Tally + MCPs

New to MCPs? Read the MCP Primer first — it covers what MCP servers are, how they work as bridges between sealed models and your systems, and how tool calls flow. This page covers only Tally's routing behaviour for MCP workloads.

The cost profile

Why MCP calls are expensive,
and where the waste hides.

Token source	Impact	Notes
Tool schemas	+200–1,000 tokens/call	Even if no tool is used. Every tool definition in scope costs tokens.
Tool invocation output	+100–400 tokens	The model's structured tool-call response before the actual tool runs.
Tool result (input to next turn)	+500–10,000+ tokens	Large for retrieval tools (documents, query results, file contents).
History compounding (multi-round)	Multiplies with each round	Each additional tool call resends the full prior conversation history.
Final synthesis	Normal LLM output cost	The final answer — often the smallest cost in a multi-tool interaction.

The key insight: in a complex MCP workflow, the final synthesis step — where the model actually composes the answer — is often the cheapest part. The expensive parts are the retrieval, the tool schemas, and the compounding history. Routing the synthesis to a cheap model while preserving the retrieval quality can cut costs substantially without affecting output quality.

Two routing opportunities

Tool invocation vs synthesis:
they can go to different models.

An MCP interaction involves two cognitively distinct phases, and they don't require the same model capability:

🔧 Tool invocation phase

The model reads the request and tool schemas, decides which tools to call and with what parameters. This requires understanding tool schemas and translating intent into structured function calls.

Models with strong tool-use capability handle this phase better. Not all models support structured tool calls equally well — routing to an incapable model here causes hard failures.

e.g., "Search the database for Q4 sales data and calculate the YoY change" — requires correct tool selection and parameter generation.

📝 Synthesis phase

Once the tool results are back, the model synthesises them into a final response. This is often much simpler than the invocation — if the data is good, the synthesis step is essentially formatting and summarising.

A cheaper model often handles synthesis well, especially when the tool results are clear and well-structured. Routing synthesis to Haiku when invocation used Sonnet can recapture significant cost.

e.g., "Format these database results as a summary table" — straightforward once the data is present.
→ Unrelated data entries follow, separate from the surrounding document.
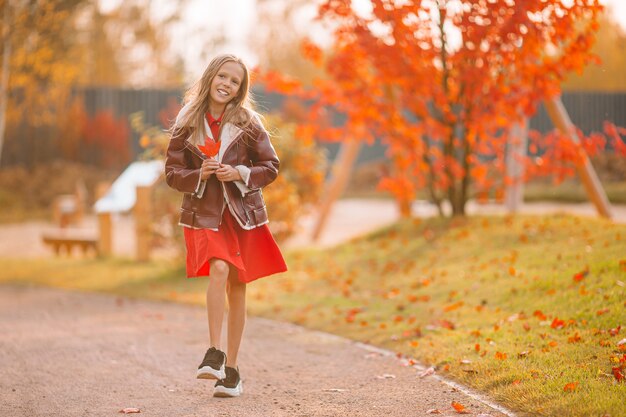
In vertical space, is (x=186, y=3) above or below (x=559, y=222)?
above

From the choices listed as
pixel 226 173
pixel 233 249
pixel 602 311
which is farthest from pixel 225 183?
pixel 602 311

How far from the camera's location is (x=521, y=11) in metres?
8.93

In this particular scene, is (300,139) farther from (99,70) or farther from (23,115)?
(99,70)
Tally understands this distinction and can route the two phases independently if your integration separates them. The semantic envelope carries tool_phase: "invocation" or tool_phase: "synthesis" to tell Tally which context it's operating in.

The envelope, extended

MCP-specific shape signals.

The standard semantic envelope works for MCP calls, but Tally recognises additional fields that capture the unique shape of tool-use workloads:

tools_used

Number of MCP tools available in scope. Higher values increase input token cost (tool schemas) and bias toward models with strong tool-use support.

tool_complexity

How complex are the tools being called? simple (read/fetch) → cheap model often fine. complex (multi-step, conditional logic) → stronger model preferred.

expected_tool_rounds

How many tool call rounds are anticipated? 1 (single fetch) vs 3+ (iterative retrieval or multi-step reasoning). High round counts make context compounding significant.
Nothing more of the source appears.